Cushing’s Disease Patients Show High Remission Rates After Gamma Knife Radiosurgery, Study Reports
A precise form of radiation therapy, known as Gamma Knife radiosurgery, produces a low rate of adverse radiation effects and provides good tumor control when used as an upfront treatment strategy in Cushing’s disease patients, an international study suggests.
The study, “Upfront Gamma Knife radiosurgery for Cushing’s disease and acromegaly: a multicenter, international study,” was published in the Journal of Neurosurgery. The work was led by the University of Virginia Health System.
Despite its name, neither a knife nor surgery are involved in Gamma Knife radiosurgery (GKS). Usually performed as an outpatient procedure, GKS uses intense gamma ray beams with pinpoint accuracy to treat brain lesions.
In Cushing’s disease patients or those with high cortisol levels caused by a pituitary adenoma, surgical removal of the tumor, also known as resection, remains the primary therapeutic approach. This is also true for patients with acromegaly — another pituitary disorder that causes overproduction of growth hormones.
However, like with every surgery, there are risks, including nerve and visual system damage.
GKS is often used in Cushing’s disease patients who failed surgical interventions. But to date, few studies have examined the procedure as an effective and safe initial treatment for pituitary adenomas.
“In carefully selected instances, radiosurgery may be used for managing patients with pituitary adenomas in whom resection would entail a high level of risk, and for those refusing resection,” the investigators wrote.
Researchers sought to retrospectively study the effects of upfront, or initial, GKS for patients with Cushing’s disease and acromegaly.
To do so, seven international GKS centers analyzed the medical records of people they had treated upfront for Cushing’s disease or acromegaly. A total of 46 patients were included in the study, 21 with Cushing’s and 25 with acromegaly. In all cases, GKS was performed only after the failure of medical management.
“The reason for taking the patients directly for upfront GKS was either 1) high surgical risk in view of extensive comorbid medical conditions (in 27 patients) or 2) the patient’s choice of treatment (in 19),” the researchers said.

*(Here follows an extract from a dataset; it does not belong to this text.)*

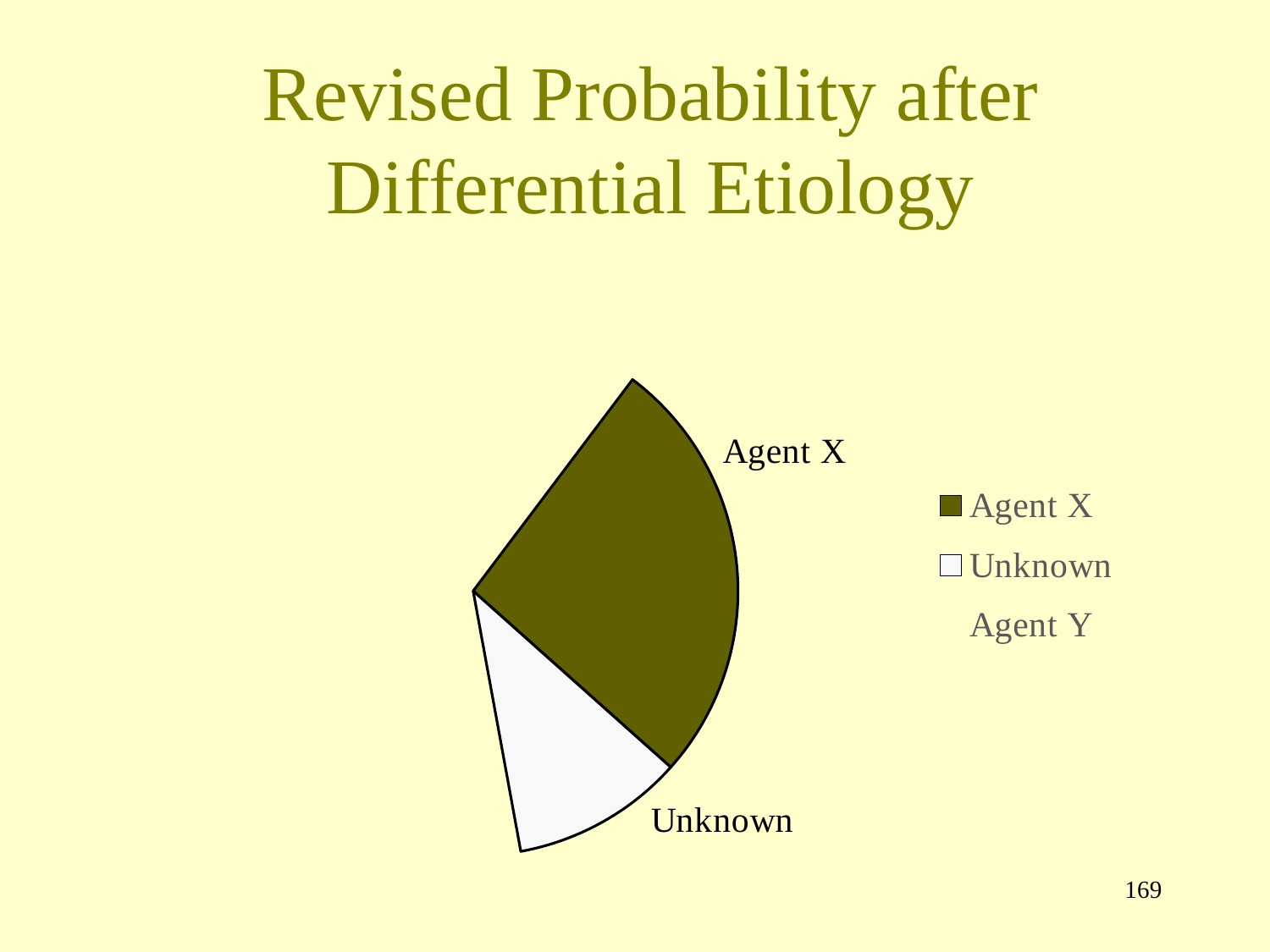
How many labelled slices are visible in the pie? 2 Which legend entry is shown with a dark olive-green swatch? Agent X Which labelled slice of the pie is the smallest? Unknown How many entries does the legend list? 3 Which is larger, the Agent X slice or the Unknown slice? Agent X What is the title of the slide containing the pie chart? Revised Probability after Differential Etiology What kind of chart is shown on the slide? pie chart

Patients were followed every six months for the first two years, and every one to two years after that.
Results showed that disease-characteristic excessive hormone production stopped in 51% of all studied cases. Five years after GKS, 28% of acromegaly patients and 81% of Cushing’s patients remained in hormonal remission.
In addition, “patients with CD achieved remission earlier as compared to those with acromegaly,” the team wrote.

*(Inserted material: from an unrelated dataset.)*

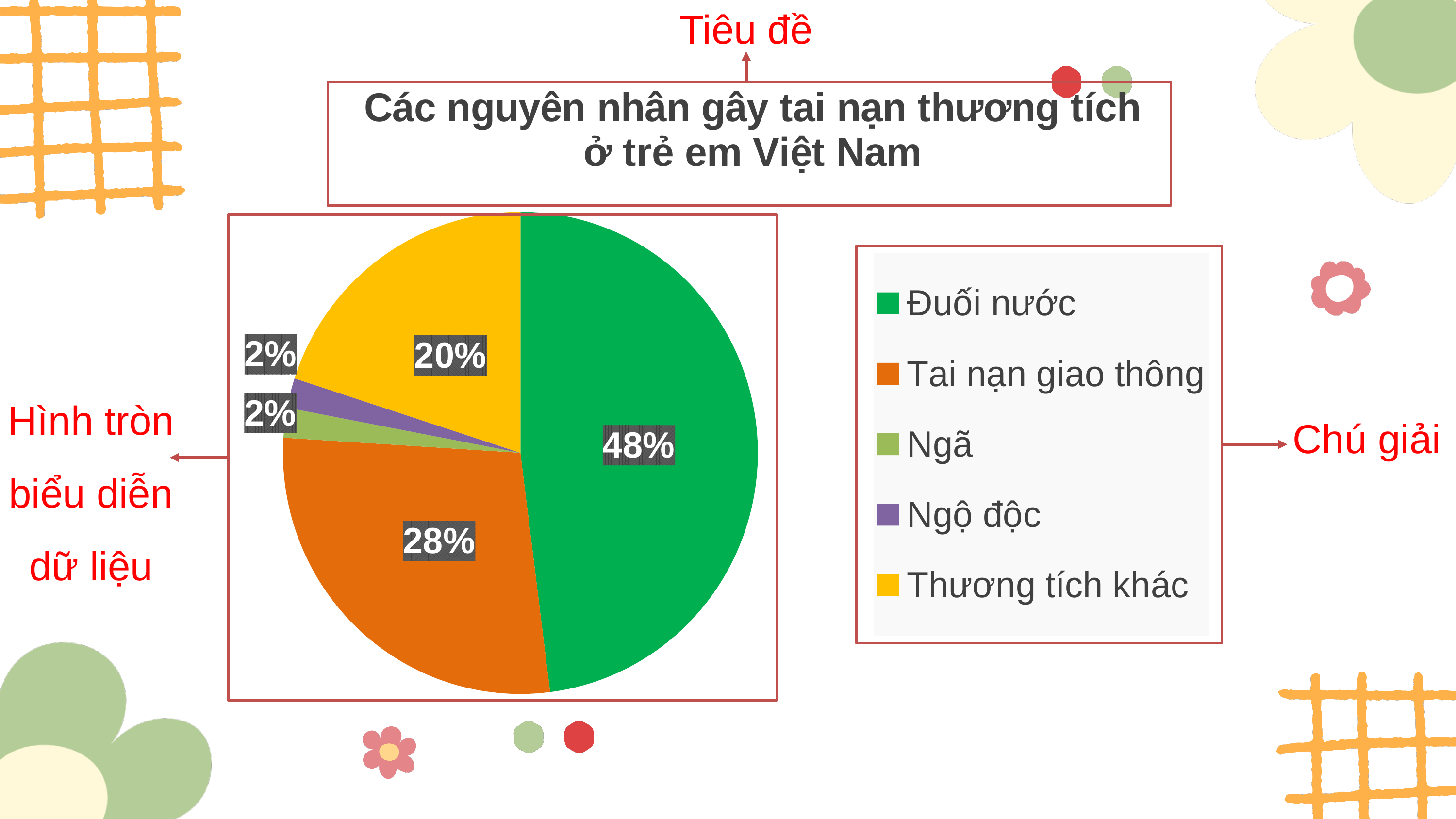
Which is larger, the slice for Thương tích khác or the slice for Tai nạn giao thông? Tai nạn giao thông What is the title of the chart? Các nguyên nhân gây tai nạn thương tích ở trẻ em Việt Nam What percentage is shown for Ngộ độc? 2% What share of the pie does Đuối nước represent? 48% What percentage is shown for Thương tích khác? 20% What kind of chart is shown on the slide? Pie chart Which category has the largest slice of the pie? Đuối nước What colour is the slice for Ngộ độc in the legend? Purple How many categories does the pie chart show? 5 What is the difference in percentage points between Tai nạn giao thông and Thương tích khác? 8 What percentage is shown for Tai nạn giao thông? 28% What is the difference in percentage points between Đuối nước and Tai nạn giao thông? 20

After radiotherapy intervention, the tumor either remained stable (39%) or was reduced in size (61%).
Nine patients developed a deficiency in pituitary hormone production, also known as hypopituitarism. One patient had oculomotor nerve palsy, meaning he could not move his eyes normally. In addition, six patients had to repeat GKS at 39.5 months, and two had a resection at 27 and 48 months of follow-up.
“GKS can be considered as an upfront treatment in carefully selected patients with [Cushing’s disease] who are unwilling or unable to undergo resection, but it has a more limited role in acromegaly,” the team concluded.